Postwar architecture

It was the city of Sassari that made its debut with the first 'skyscraper', built in Piazza Castello on the edge of the ancient nucleus, with a shocking intervention not much different from the action of the 'healing pickax' interrupted by the ensuing war. In the same way, the other cities of the island, Cagliari, Iglesias, Oristano, etc., were also infected by this new multi-storey type.

With regard to religious buildings, despite the measures against the air war, which in some way should have protected the monumental buildings, even in Cagliari, bombs sometimes irreparably damaged several important churches.

The problem of restoration or reconstruction was then posed, then solved differently in relation to the various situations, so much so as to reflect the generalized practice of “case-by-case” intervention, which often led to the circumvention of the principles of the Restoration Charter enshrined immediately before the world war, in the face of unforeseen and unprecedented events such as war damage.

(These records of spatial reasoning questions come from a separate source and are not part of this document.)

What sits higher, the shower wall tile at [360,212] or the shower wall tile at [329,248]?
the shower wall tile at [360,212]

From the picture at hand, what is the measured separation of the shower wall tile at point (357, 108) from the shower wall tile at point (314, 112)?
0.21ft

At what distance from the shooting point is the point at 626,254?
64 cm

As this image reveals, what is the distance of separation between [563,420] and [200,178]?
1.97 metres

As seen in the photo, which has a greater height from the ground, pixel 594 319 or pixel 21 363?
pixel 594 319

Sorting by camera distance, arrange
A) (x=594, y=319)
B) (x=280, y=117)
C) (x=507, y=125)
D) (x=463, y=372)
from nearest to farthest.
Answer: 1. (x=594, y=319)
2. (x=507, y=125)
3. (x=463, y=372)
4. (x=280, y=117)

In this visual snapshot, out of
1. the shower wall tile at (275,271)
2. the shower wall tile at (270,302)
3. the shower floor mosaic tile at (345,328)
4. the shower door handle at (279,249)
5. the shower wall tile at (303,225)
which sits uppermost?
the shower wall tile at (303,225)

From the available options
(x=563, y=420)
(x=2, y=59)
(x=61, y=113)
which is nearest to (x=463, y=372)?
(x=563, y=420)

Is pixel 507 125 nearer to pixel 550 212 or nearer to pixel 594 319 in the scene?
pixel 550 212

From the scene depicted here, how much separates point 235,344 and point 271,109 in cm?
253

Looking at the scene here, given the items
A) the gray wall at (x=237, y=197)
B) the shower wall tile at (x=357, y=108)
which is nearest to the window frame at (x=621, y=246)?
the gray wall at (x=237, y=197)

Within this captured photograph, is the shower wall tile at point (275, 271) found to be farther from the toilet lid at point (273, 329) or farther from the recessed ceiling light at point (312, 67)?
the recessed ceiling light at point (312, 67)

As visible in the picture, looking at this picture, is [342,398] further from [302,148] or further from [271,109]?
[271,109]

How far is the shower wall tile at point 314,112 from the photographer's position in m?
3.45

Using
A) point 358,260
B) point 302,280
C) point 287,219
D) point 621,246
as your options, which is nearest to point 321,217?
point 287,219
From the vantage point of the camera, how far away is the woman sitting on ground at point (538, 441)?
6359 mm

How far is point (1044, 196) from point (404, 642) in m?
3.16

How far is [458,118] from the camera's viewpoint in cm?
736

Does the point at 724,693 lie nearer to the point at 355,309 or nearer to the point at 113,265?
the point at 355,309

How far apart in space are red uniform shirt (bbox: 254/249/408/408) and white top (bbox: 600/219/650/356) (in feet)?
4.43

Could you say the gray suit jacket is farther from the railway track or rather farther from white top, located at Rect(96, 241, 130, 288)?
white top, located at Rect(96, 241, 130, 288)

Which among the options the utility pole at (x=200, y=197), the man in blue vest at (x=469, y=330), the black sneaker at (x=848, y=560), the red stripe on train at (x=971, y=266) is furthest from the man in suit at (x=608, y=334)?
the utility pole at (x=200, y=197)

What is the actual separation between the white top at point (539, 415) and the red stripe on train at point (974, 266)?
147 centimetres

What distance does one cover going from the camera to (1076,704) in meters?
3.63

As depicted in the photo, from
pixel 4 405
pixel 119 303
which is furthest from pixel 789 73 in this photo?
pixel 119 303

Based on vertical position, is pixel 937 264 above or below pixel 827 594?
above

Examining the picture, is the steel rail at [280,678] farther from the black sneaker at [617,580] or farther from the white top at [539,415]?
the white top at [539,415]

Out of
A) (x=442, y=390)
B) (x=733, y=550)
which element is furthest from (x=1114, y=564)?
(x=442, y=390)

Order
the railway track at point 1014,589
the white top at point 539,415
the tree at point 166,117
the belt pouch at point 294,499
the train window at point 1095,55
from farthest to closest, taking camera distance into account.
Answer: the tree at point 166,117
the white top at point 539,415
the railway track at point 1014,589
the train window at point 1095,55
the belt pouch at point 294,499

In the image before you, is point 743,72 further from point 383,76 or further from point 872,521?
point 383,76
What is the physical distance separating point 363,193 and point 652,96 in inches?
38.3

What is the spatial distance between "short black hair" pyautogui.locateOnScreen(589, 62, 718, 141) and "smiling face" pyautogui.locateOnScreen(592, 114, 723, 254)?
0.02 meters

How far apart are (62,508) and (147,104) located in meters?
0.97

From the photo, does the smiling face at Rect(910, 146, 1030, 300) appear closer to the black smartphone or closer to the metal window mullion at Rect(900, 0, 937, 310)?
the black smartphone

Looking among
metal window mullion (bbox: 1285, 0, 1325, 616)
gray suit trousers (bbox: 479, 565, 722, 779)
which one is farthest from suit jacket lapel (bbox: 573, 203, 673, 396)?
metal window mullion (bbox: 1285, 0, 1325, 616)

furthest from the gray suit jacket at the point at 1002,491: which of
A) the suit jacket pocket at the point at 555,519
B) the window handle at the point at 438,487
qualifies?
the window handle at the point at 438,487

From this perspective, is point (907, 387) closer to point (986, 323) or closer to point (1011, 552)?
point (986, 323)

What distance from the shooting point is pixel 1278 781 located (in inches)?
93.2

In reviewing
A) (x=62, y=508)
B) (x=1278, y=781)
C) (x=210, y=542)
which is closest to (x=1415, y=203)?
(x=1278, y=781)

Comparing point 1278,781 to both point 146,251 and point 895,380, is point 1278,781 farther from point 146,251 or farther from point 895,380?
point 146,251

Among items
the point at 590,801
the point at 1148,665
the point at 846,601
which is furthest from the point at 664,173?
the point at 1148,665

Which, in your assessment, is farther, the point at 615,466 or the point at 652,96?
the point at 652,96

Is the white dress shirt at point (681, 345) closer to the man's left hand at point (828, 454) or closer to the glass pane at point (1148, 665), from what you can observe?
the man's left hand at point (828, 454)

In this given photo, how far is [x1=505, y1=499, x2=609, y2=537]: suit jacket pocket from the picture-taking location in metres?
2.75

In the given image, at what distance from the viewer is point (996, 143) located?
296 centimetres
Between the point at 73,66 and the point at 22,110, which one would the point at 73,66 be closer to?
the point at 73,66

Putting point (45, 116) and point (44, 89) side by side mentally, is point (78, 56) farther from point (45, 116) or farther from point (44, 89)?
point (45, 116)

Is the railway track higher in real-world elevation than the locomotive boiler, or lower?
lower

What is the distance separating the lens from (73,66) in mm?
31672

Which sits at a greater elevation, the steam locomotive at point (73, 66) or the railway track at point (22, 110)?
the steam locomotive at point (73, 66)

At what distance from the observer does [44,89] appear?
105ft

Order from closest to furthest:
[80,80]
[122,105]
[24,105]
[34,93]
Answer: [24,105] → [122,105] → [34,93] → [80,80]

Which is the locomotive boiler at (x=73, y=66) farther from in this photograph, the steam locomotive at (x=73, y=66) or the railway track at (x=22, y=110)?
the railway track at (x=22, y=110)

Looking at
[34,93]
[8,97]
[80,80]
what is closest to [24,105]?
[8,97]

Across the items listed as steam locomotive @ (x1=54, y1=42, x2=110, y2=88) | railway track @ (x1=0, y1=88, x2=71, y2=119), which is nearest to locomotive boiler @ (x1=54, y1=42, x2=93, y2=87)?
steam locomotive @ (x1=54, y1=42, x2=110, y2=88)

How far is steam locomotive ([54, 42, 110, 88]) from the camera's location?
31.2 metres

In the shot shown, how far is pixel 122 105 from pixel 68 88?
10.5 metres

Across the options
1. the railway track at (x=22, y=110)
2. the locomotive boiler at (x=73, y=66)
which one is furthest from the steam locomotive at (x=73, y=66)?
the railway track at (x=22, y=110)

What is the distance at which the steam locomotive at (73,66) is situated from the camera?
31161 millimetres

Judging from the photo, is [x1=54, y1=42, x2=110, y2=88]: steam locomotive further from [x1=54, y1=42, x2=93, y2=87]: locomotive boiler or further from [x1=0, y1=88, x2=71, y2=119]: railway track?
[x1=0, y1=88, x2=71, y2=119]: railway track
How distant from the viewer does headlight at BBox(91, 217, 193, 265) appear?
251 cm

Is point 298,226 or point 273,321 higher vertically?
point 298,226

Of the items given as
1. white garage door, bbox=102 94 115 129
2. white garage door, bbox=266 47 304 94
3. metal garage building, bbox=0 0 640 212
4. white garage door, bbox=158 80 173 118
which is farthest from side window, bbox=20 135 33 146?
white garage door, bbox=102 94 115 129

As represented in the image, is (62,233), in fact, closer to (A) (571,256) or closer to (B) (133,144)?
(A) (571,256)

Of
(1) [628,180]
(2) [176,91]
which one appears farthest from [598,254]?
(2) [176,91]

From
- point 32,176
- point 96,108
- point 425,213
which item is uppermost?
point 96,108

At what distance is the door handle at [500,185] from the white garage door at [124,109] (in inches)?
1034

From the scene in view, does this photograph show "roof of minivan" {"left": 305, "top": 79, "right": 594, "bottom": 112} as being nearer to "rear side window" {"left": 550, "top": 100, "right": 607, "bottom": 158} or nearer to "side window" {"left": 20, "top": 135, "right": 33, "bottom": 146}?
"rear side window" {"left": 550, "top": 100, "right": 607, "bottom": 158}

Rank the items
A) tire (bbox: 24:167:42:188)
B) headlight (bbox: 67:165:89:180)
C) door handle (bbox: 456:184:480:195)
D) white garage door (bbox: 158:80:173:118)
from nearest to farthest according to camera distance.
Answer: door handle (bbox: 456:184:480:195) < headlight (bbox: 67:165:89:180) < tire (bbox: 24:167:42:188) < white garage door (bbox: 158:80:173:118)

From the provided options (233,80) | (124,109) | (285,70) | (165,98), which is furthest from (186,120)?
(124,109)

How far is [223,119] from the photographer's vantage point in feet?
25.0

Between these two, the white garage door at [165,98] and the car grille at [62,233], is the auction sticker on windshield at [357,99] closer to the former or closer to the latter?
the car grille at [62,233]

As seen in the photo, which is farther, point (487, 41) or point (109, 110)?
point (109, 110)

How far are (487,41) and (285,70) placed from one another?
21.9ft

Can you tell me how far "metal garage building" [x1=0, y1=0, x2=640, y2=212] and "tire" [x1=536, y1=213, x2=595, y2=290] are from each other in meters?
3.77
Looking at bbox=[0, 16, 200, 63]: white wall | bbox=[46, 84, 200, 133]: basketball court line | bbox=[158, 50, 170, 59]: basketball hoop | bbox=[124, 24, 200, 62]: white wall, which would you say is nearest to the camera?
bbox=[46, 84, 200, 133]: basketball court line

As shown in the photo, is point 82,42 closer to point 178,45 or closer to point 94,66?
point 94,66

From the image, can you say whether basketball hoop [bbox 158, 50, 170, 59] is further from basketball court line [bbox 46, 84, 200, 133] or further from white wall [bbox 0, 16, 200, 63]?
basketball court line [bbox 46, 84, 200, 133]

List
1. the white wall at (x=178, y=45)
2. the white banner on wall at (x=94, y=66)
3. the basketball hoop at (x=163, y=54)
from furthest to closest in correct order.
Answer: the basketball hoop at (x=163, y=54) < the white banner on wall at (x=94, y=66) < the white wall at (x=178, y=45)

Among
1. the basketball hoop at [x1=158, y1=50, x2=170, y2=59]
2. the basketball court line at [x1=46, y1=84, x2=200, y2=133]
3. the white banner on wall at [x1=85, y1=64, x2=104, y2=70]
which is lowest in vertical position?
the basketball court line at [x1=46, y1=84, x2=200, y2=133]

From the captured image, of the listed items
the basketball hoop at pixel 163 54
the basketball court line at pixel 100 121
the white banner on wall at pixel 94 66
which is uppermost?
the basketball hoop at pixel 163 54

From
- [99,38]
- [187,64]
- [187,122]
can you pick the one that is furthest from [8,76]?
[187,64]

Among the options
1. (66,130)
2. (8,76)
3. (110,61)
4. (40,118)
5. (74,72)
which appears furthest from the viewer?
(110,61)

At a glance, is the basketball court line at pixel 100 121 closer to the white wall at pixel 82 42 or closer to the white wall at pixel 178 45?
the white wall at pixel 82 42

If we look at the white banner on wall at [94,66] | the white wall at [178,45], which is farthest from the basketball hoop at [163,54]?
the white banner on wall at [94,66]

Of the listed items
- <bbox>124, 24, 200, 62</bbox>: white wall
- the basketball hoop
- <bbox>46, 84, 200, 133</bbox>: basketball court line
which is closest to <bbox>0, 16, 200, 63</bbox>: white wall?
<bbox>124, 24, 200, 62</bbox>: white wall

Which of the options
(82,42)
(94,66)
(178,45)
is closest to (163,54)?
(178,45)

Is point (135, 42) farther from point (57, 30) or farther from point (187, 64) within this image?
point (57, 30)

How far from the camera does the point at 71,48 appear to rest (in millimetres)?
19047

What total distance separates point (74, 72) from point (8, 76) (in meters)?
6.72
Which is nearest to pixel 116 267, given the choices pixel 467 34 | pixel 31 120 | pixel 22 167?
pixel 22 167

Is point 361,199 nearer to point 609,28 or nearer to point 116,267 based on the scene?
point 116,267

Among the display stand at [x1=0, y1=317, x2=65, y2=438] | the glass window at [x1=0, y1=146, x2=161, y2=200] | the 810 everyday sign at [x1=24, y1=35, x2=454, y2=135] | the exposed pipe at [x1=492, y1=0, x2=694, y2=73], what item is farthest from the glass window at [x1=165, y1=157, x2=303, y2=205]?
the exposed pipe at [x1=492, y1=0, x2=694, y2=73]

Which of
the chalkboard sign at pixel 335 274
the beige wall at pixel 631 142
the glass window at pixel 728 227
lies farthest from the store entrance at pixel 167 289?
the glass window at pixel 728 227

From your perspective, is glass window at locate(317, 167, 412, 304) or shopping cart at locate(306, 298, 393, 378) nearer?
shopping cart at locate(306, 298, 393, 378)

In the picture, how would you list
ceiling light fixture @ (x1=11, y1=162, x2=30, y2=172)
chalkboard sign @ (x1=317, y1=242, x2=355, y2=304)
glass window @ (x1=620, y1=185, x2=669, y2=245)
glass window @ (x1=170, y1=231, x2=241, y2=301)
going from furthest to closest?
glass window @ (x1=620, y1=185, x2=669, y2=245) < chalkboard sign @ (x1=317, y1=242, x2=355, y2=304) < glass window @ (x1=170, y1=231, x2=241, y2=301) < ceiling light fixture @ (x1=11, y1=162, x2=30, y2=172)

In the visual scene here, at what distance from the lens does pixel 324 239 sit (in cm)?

Civil Engineering, under the auspices of the Public Works Authority, played a decisive role: interventions with new technologies, moving structures recovered from rubble to other monuments, simple restorations of structures, but not of decorations, returned only in shapes, transformations of use are some of the most frequent operations undertaken. Few churches were restored according to the criterion “where it was and how it was” (Sant'Anna, San Giuseppe), one was rebuilt in completely different forms (the Carmine), others were further demolished due to real or presumed static disasters (Santa Margherita, Santa Lucia, San Giorgio), one was transformed into a municipal auditorium (Santa Teresa).

However, at least three interventions resolved in a different way deserve special attention: the late Gothic church of San Domenico, recovered with an intelligent proposal between ancient and modern by Raffaello Fagnoni, the church of SS. MM. Giorgio and Caterina, rebuilt from scratch in a completely different part of the city, following the practice of transferring the title of old churches to new parishes, as happened for the third, Santa Lucia, which from a brotherhood church in the Marina district became the parish church of the now populous district of San Benedetto.